__Your task__
Find each row below that contains the word "looking" and copy every such row in full.

__Working data__
★ ★ ★ ★ ★
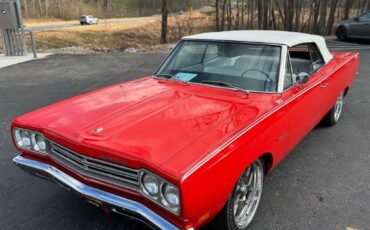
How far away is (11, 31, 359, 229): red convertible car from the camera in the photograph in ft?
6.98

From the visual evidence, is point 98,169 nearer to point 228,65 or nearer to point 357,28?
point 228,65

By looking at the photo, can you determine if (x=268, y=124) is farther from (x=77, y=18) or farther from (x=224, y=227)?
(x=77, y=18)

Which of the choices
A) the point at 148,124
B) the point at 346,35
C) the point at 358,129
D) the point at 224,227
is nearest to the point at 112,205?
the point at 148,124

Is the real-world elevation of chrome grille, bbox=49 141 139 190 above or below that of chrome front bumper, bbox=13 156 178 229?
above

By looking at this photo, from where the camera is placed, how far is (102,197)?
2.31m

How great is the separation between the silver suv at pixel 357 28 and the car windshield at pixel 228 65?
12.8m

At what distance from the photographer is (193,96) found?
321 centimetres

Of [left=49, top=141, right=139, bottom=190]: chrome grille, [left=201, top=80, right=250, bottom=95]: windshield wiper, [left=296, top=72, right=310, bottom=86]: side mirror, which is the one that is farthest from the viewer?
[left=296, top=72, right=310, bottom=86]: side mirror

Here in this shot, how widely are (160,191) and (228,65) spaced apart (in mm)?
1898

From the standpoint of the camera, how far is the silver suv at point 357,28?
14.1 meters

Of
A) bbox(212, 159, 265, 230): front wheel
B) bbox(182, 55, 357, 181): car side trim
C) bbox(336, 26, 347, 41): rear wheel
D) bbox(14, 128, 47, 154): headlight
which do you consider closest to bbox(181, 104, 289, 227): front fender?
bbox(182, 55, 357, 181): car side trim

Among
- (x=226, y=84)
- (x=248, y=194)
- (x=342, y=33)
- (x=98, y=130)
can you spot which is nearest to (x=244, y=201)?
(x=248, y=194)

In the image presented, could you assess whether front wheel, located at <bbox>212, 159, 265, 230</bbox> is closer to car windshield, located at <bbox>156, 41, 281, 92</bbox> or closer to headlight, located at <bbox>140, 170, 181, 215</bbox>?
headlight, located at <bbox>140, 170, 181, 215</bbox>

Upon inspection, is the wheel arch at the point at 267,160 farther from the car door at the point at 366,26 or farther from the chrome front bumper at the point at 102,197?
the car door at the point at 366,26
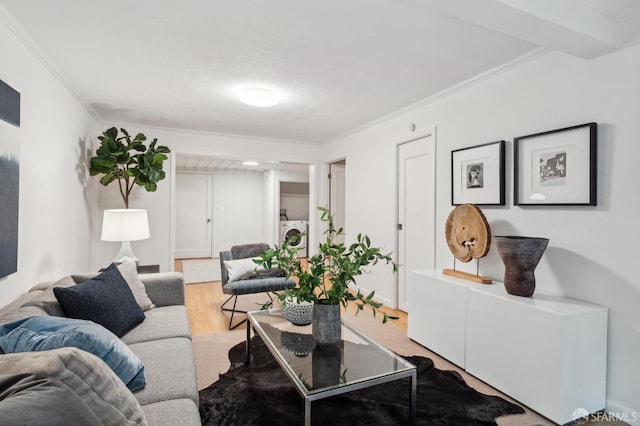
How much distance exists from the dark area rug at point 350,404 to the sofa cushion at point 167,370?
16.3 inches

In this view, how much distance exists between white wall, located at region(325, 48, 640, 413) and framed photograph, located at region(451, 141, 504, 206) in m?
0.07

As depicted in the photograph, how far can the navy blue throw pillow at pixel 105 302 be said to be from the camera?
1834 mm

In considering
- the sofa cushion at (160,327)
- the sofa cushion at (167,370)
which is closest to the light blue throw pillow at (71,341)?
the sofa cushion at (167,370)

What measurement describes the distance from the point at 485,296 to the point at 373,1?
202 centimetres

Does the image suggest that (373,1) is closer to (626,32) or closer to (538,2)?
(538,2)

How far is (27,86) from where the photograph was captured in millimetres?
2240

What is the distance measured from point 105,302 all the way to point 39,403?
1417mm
★ ★ ★ ★ ★
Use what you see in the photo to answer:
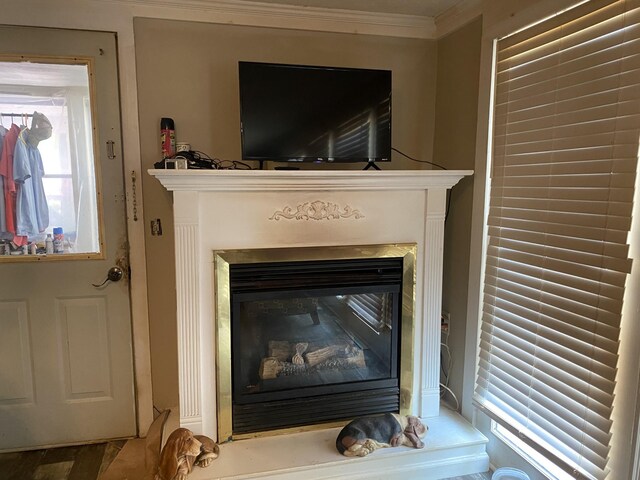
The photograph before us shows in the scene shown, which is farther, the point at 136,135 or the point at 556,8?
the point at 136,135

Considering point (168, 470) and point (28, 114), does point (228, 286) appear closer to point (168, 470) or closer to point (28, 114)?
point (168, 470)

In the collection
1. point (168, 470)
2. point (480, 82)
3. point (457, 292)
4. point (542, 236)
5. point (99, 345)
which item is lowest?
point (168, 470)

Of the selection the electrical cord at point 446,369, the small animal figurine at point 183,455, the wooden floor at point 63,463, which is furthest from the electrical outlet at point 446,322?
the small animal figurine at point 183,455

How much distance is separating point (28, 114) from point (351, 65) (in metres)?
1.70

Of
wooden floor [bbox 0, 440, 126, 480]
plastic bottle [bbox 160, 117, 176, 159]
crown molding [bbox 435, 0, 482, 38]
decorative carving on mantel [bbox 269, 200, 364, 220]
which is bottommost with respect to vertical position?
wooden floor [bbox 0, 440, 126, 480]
★ ★ ★ ★ ★
__Solution below__
By looking at the photo, can you determine if (x=268, y=124) is farther from (x=77, y=18) or farther from (x=224, y=227)?
By looking at this photo, from where the camera is placed, how far is (102,197)?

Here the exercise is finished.